● ABOUT THIS EXERCISE
Transcribe the listing below exactly, leaving out each image.

= = = = = = =

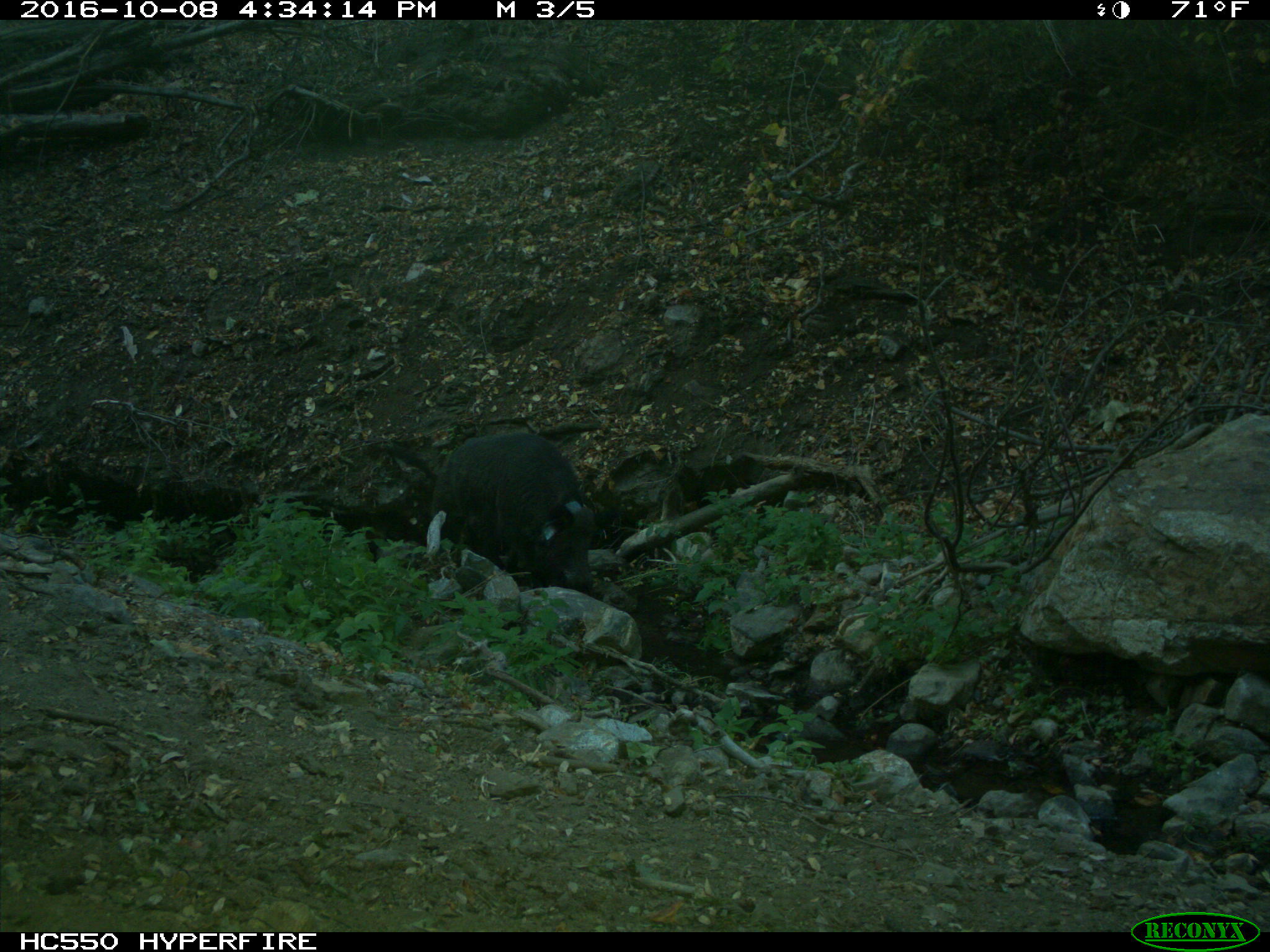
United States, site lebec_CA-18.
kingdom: Animalia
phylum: Chordata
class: Mammalia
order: Artiodactyla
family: Suidae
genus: Sus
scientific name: Sus scrofa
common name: wild boar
Sus scrofa (wild boar).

= = = = = = =

● RESULT
United States, site lebec_CA-18.
kingdom: Animalia
phylum: Chordata
class: Mammalia
order: Artiodactyla
family: Suidae
genus: Sus
scientific name: Sus scrofa
common name: wild boar
Sus scrofa (wild boar).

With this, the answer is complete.